• // Business Intelligence
  • // Data Warehousing
  • // Business Analytics

Using BI to Optimize Performance Management



To date, few organizations have recognized and leveraged the potential that business intelligence (BI) offers to support the Balanced Scorecard (BSC) and other business-sponsored Performance Management (BPM) programs.  Many organizations approach BSC/BPM as business initiatives and support the business performance metrics associated with these programs with manual methods, commonly Excel spreadsheets.  Why should your BI program be involved in supporting BSC/BPM initiatives?  Manual methods of measurement are limited: they can be expensive to operate, cannot support complex performance measurement, are error-prone, and do not provide the analytic capability to drill into causes of non-performance.

Manual Metric Cost Considerations: 

While manual measurement appears “cheap,” organizations often spend more than $1 million per year on manual measurement once the labor cost of manual data gathering methods is included.  Using BI approaches to automate metrics can substantially reduce this cost.
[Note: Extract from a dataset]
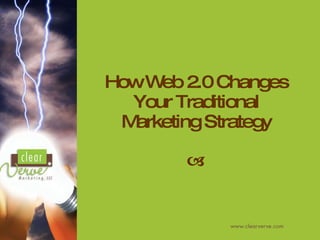 How Web 2.0 Changes Your Traditional Marketing Strategy  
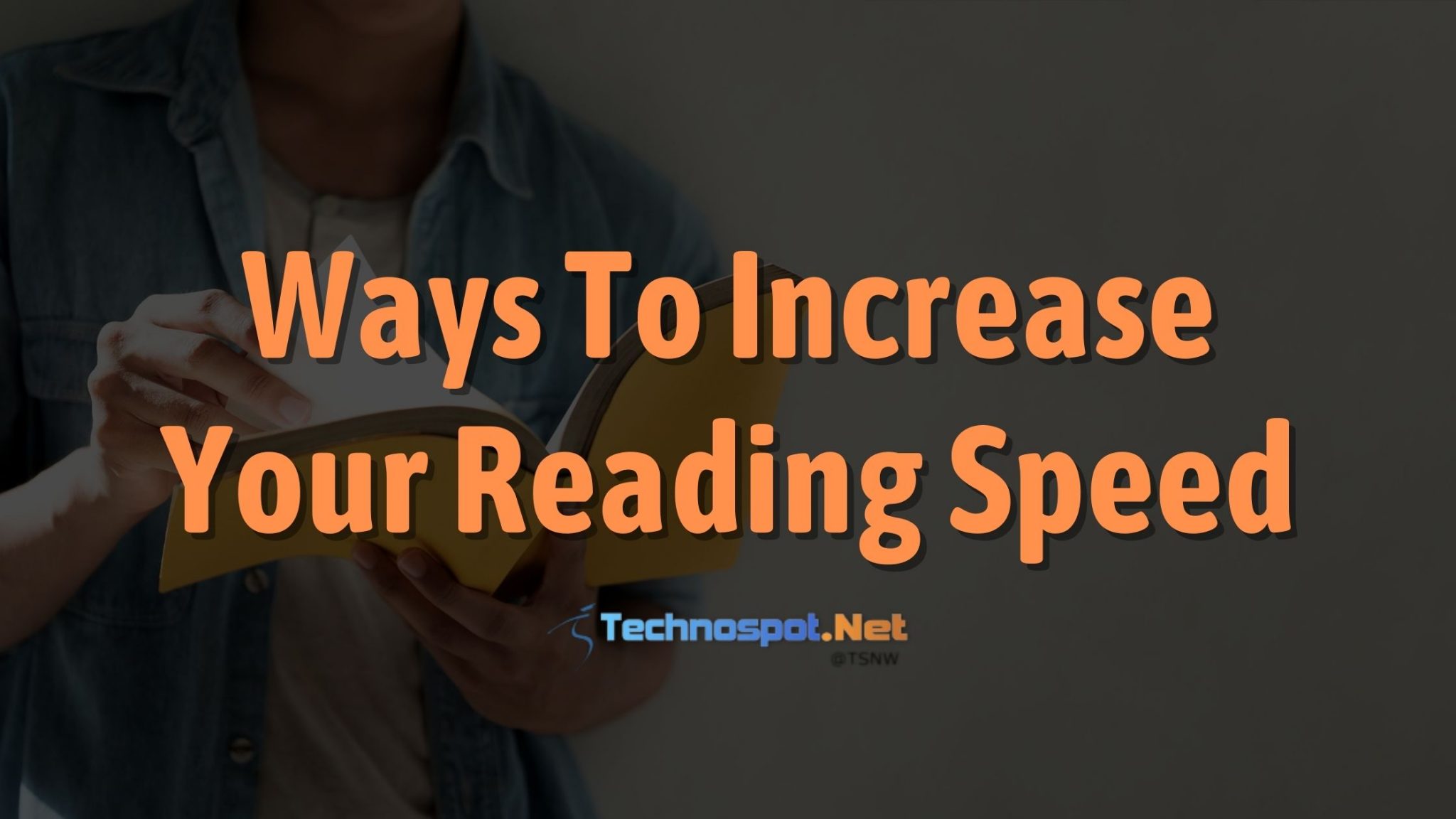 How To Read Faster: Ways To Increase Your Reading Speed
Manual Metrics are Limited:

Many of the most effective ways of measuring business performance require complex logic that cannot be done using manual approaches.   For example, consider a manual process to measure your organization’s progress in acquiring new, high-value customers.  While BI approaches can handle the complex logic associated with this metric, manual methods cannot.  Many organizations stick to simple, ineffective metrics because their manual processes cannot support complex but more effective metrics.
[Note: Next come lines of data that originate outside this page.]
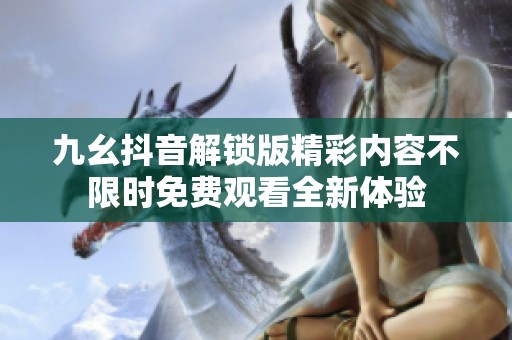 九幺抖音解锁版精彩内容不限时免费观看全新体验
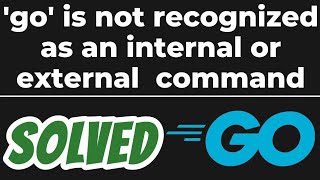 go is not recognized as an internal or external commandoperable program or batch file SOLVED [upl. by Venice]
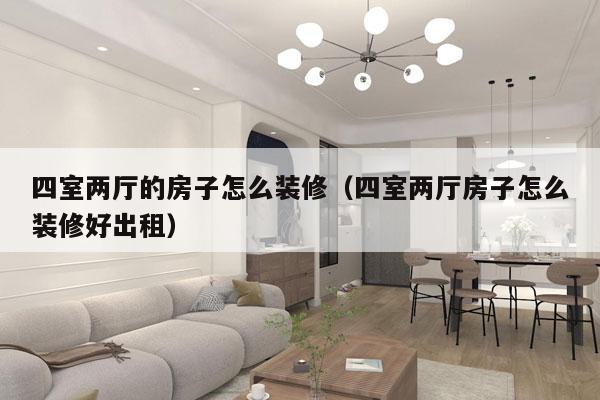 四室两厅的房子怎么装修（四室两厅房子怎么装修好出租）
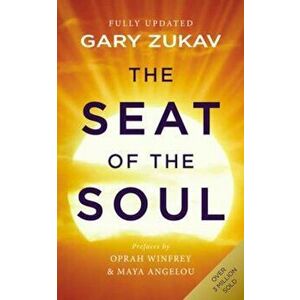 Seat of the Soul, Paperback - Gary Zukav imagine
Manual Metrics and Information Quality:

Manual measurement introduces errors, resulting in low-quality information.   This is due to several factors.  One explanation is that human beings make errors.  If data is being downloaded into Excel and calculations are being made by a number of different individuals, mistakes will be made.  It is difficult to enforce definitional standards across multiple people involved in manual measurement.  And, if your organizational unit is responsible for measuring its own performance, it is only human to interpret the data associated with performance measurement in ways that will make that performance look good.  Automation via BI eliminates human errors and thereby supports standardized, high-quality measurement.
 

BI can support BSC/BPM programs with improved measurement and provide supporting analytics.  For example, if your organization does not achieve its target for acquiring new, high-value customers, BI can provide analytics to answer the question, why not?  BSC/BPM programs must measure performance and provide insight regarding the reasons for lack of performance.  In this example, BI analytics might reveal that competitor pricing in certain markets is why new customer acquisition targets have not been met.  The understanding of causes provided by BI analytics enables management to decide what corrective actions to take.
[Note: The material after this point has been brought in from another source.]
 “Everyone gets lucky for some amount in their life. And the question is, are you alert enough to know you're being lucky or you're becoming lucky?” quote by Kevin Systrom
To date, few organizations have recognized and leveraged the potential that BI offers in supporting BSC/BPM initiatives.  However, those that have are leaders in their industries.  These companies recognize the value of strategic alignment as envisioned by the Balanced Scorecard.  They bring this alignment to life by using BI capabilities to leverage information for optimal strategic advantage.  Most organizations have not yet begun to exploit the full potential of information-based competition.